Na época, um homem entrou na joalheria e disse que tinha interesse em comprar duas alianças de ouro e momentos depois, um segundo apareceu e anunciou o assalto. Armados, ameaçaram e amarraram a dona do estabelecimento e uma funcionária e as mantiveram trancadas no banheiro.

A dupla conseguiu levar 325 pares de joias e bijuterias, 29 relógios, 266 anéis, 41 pares de brinco, 342 pingentes, 87 pulseiras, correntes e gargantilhas e 207 gramas de objetos diversos. O grupo fugiu e trocaram de veículo até serem alcançados na região da Serra. Os itens foram recuperados, mas, segundo a vítima, algumas joias se perderam, em um prejuízo aproximado de R$ 10 mil.

A denúncia foi apresentada pela 1ª Promotoria de Justiça de Laguna e descreve que os dois réus que entraram na loja não atuaram sozinhos. Tiveram apoio de um terceiro condenado, que ficou responsável por repassar informações aos demais, como o possível aparato de segurança do local, o horário de funcionamento, o efetivo policial, rotas alternativas e de fuga, assim como o local para esconder um dos veículos utilizados no crime.

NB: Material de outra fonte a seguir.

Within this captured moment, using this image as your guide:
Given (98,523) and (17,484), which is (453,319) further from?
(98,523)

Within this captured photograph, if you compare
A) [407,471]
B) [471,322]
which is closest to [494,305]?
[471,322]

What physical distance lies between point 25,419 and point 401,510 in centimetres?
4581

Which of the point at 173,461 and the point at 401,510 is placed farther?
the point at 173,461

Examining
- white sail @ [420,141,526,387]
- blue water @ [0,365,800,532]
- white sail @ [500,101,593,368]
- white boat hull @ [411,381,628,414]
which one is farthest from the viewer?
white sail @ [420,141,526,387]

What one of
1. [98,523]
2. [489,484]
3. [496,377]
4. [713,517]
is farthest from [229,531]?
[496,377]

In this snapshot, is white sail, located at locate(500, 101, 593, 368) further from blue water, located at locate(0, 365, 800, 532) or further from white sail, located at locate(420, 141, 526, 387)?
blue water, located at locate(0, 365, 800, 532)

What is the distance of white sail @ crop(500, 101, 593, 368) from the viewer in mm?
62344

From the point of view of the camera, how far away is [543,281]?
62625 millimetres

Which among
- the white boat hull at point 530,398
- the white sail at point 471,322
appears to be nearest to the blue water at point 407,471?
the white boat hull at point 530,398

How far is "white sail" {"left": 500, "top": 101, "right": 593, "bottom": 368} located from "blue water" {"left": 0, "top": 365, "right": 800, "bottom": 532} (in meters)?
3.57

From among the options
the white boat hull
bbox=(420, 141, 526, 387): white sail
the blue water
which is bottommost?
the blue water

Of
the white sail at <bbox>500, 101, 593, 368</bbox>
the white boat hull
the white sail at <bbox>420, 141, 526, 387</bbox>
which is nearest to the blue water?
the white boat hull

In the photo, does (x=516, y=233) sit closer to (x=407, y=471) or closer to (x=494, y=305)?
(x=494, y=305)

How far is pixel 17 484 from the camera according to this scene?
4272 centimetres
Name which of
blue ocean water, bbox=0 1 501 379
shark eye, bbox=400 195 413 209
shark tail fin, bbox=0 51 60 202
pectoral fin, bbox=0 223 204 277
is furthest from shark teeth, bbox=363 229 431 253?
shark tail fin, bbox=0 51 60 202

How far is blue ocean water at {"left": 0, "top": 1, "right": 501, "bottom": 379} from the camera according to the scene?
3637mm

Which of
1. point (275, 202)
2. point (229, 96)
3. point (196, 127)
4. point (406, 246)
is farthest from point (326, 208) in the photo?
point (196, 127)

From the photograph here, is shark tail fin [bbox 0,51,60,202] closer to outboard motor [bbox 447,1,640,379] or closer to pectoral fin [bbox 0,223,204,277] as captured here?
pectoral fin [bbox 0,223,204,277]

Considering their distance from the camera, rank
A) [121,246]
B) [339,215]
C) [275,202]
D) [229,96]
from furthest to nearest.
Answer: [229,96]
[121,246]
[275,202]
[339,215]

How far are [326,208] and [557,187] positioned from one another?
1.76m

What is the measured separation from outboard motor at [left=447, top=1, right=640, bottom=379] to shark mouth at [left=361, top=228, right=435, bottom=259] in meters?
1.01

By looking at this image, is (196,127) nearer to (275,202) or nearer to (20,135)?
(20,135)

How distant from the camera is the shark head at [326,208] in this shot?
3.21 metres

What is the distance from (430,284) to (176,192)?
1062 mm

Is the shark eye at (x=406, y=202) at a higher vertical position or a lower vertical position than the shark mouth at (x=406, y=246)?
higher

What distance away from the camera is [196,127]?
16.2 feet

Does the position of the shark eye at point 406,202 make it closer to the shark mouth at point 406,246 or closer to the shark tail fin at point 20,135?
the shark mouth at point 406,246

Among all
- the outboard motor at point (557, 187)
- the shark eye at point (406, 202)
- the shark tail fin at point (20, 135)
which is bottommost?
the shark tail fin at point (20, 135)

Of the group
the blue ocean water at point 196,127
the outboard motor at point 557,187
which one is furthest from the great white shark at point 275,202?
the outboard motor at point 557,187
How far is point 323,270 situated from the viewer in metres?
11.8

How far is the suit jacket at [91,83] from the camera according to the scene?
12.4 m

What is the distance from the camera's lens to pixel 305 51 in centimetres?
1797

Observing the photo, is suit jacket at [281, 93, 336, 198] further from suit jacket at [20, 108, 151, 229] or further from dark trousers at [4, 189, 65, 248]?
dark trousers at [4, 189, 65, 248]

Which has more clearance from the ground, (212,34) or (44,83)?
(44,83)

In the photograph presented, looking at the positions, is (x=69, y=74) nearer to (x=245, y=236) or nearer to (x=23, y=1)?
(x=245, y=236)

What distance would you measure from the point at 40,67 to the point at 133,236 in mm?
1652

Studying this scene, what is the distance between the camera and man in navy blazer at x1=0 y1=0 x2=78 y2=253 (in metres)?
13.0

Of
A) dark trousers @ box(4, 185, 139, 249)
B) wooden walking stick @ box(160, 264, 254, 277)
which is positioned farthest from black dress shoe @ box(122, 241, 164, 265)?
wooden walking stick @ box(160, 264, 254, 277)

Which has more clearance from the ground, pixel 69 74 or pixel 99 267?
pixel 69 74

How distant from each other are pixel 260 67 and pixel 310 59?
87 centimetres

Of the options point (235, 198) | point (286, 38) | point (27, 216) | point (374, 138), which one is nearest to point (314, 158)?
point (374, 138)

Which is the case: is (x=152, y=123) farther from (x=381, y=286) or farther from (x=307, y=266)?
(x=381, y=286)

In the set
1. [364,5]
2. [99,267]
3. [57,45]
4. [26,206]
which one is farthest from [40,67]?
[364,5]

Um quarto homem foi o responsável pela entrega da arma de fogo utilizada no crime e por permanecer como “olheiro” nas proximidades do local durante o roubo. Há ainda um quinto envolvido condenado, que estava encarregado do recolhimento das peças de ouro roubadas. Ele iria transportá-las até o Rio Grande do Sul para pulverização e revenda.

Penas

O primeiro réu teve pena fixada em 19 anos e cinco meses de reclusão em regime inicialmente fechado, por roubo majorado e porte ilegal de arma de fogo. Já o segundo, que entrou depois, teve pena de 21 anos e 10 meses em regime inicialmente fechado pelos mesmos dois crimes.

O informante recebeu punição de 12 anos, 2 meses e 20 dias. O quarto criminoso, que forneceu a arma e foi o “olheiro” no dia do crime, também teve pena fixada em 12 anos, 2 meses e 20 dias. O último réu, que ficaria responsável por levar as joias para outro estado e vendê-las, cumprirá pena de 16 anos e 15 dias de reclusão.

Todos cumprirão em regime inicialmente fechado. Os cinco já estavam presos preventivamente e tiveram negado o direito de recorrer em liberdade. Ainda vão  ter de pagar, por reparação de danos materiais à relojoaria, o valor de R$ 15 mil, já que nem todas as joias roubadas foram recuperadas e a porta do local precisou ser trocada após o crime.